Il faut une vraie stratégie pour soutenir les secteurs clés mentionnés précédemment. Chaque secteur requiert un plan stratégique quinquennal avec un budget précis et des partenariats et des responsables qui soient à même de faire le lien entre le gouvernement haïtien, les associations non gouvernementales et les donateurs institutionnels, surtout les agences gouvernementales et internationales.

En deuxième lieu, la reconstruction ne peut se faire qu’avec une harmonisation de la réponse internationale. Il y a probablement 40 organisations étrangères ou plus déjà engagées dans l’effort de reconstruction. Il y a de plus des centaines, sinon des milliers d’associations haïtiennes locales. Le gouvernement haïtien est lui-même paralysé par la disparition de certains de ses membres et les destructions.

Tout cela doit être intégré dans une démarche globale. Il faudrait un seul compte bancaire pour rassembler l’ensemble des dons qui permettront de financer les lourdes dépenses nécessaires à la reconstruction du pays. Il faudrait une équipe d’encadrement hautement qualifiée pour coordonner les efforts de soutien international. Et tout ceci devrait être mis en place très vite, tant que l’intérêt international reste vif. Très vite, une autre crise concentrera toute l’attention du monde, bien avant qu’Haïti n’ait entamé sa reprise.

En tant qu’observateur des déboires de la coopération internationale depuis plus de vingt-cinq ans, je constate que chaque agence a son rôle, mais elles ont aussi tendance à se disputer le terrain plutôt que de coopérer. Les promesses financières internationales font les gros titres des journaux et le bonheur des photographes mais n’arrivent pas toujours à destination. Nous avons besoin de cet argent maintenant et de responsables vraiment déterminés.

Le meilleur placement à mon sens pour mener à bien le processus de reconstruction en Haïti est la Banque interaméricaine de développement (BID). Présente et engagée de longue date dans le pays, elle est le meilleur atout pour coordonner les agences impliquées dans ce processus, compte tenu de sa longue expérience dans les domaines tels que l’agriculture, la santé, l’éducation et les infrastructures. Elle devra travailler étroitement avec une équipe exécutive professionnelle constituée d’acteurs locaux et de la diaspora, des professionnels haïtiens qui auront l’expertise requise.

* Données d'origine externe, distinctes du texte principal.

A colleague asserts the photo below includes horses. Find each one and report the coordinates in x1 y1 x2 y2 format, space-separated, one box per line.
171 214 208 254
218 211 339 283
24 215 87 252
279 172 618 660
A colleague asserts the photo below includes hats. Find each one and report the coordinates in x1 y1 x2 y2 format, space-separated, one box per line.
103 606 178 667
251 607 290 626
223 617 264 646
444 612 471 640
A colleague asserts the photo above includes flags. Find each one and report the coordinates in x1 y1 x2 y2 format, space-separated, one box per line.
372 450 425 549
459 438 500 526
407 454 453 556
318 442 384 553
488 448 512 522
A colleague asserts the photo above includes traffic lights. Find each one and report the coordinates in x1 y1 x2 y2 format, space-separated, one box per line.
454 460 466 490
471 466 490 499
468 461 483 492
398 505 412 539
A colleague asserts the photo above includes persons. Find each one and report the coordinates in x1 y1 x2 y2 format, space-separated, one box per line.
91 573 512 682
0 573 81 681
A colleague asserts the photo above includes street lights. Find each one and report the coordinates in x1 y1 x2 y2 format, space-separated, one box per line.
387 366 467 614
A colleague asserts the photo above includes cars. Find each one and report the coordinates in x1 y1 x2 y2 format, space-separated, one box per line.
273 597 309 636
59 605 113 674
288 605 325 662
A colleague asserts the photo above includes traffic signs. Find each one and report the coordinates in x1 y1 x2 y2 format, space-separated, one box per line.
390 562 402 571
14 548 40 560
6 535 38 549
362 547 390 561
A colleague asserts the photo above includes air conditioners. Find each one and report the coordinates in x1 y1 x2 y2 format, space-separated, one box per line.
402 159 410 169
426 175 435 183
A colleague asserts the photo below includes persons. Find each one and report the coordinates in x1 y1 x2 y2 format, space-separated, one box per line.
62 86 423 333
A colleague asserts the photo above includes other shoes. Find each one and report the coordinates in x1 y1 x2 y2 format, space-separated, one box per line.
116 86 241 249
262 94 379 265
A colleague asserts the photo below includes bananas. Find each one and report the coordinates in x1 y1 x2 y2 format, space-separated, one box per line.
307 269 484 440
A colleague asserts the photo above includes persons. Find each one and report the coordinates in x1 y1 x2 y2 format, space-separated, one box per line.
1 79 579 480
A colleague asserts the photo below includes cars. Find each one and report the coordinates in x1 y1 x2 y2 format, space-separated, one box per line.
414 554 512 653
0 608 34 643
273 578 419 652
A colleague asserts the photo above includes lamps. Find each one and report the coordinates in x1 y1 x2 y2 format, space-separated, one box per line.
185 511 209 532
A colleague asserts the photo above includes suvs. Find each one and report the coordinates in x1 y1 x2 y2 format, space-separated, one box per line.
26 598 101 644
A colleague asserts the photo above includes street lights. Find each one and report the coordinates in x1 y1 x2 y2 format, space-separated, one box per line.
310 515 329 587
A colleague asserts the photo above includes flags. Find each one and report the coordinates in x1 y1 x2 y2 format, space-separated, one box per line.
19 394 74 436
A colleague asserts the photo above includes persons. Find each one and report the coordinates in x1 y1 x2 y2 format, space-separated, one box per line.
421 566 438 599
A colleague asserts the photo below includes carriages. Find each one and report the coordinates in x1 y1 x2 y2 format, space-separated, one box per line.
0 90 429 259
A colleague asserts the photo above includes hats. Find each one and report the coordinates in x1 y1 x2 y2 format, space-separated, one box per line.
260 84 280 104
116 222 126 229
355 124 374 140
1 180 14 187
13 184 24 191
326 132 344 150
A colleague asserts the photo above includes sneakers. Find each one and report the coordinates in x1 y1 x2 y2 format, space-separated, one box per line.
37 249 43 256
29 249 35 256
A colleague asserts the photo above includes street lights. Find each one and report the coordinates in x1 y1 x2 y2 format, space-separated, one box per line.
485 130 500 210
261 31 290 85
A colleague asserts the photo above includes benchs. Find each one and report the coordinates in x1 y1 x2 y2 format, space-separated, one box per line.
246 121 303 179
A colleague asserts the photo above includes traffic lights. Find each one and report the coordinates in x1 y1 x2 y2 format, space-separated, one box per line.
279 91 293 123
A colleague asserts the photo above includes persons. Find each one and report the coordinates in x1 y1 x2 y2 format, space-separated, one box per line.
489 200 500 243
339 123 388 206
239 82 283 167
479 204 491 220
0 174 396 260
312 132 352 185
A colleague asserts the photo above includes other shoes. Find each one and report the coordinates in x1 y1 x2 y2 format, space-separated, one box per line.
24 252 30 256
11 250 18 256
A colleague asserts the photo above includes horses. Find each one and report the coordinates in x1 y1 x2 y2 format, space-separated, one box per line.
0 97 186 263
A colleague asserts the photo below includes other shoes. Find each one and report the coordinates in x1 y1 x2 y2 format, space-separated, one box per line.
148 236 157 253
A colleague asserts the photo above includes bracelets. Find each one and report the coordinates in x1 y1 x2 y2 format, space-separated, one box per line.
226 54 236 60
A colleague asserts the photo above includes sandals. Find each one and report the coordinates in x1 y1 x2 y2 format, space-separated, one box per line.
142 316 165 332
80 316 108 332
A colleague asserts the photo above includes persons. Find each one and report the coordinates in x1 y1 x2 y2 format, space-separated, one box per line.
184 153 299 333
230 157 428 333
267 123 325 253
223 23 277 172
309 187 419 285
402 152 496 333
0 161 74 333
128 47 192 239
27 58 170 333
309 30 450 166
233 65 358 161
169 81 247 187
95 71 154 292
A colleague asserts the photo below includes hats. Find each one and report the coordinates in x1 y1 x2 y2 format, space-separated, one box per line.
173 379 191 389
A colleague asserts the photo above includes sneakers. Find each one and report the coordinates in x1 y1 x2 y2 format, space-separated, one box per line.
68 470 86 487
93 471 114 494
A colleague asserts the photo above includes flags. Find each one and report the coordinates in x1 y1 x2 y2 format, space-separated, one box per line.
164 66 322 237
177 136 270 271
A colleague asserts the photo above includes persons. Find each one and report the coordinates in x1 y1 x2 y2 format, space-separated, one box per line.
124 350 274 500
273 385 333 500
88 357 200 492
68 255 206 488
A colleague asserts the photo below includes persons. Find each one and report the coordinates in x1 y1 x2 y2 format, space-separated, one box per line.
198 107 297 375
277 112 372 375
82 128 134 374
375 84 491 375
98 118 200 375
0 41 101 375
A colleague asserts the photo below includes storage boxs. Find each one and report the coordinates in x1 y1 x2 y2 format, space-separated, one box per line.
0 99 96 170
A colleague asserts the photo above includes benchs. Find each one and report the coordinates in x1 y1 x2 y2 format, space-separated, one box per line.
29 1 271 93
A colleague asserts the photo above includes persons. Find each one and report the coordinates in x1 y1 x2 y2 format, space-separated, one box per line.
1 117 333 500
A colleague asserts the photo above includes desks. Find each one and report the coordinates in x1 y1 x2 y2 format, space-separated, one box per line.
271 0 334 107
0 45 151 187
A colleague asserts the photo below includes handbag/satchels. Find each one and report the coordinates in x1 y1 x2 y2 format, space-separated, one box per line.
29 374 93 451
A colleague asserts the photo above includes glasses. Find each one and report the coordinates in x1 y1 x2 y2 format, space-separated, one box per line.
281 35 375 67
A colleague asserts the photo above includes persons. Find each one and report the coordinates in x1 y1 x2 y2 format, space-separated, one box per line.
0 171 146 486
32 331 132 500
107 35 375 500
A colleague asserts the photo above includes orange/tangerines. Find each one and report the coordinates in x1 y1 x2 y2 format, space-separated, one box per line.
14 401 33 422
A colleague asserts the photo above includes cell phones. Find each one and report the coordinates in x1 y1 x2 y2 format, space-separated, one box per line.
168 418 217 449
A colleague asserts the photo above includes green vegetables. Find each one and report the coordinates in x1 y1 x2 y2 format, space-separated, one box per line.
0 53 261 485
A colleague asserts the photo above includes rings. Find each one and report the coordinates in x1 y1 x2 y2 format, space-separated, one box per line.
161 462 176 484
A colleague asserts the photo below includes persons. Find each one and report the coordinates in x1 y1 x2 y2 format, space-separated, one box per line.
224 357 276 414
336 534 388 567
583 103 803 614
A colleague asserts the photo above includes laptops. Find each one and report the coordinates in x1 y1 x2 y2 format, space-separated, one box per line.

Reconstruire Haïti coûtera peut-être 10 à 20 milliards de dollars et nécessitera un effort sur dix ans. Si l’on veut sauver des vies et inverser la tendance pour que cette société déjà très précarisée ne soit pas encore frappée par la tragédie, il faut agir dès maintenant.

Jeffrey D. Sachs, professeur d’économie et directeur de l’Institut de la Terre à l’Université Columbia.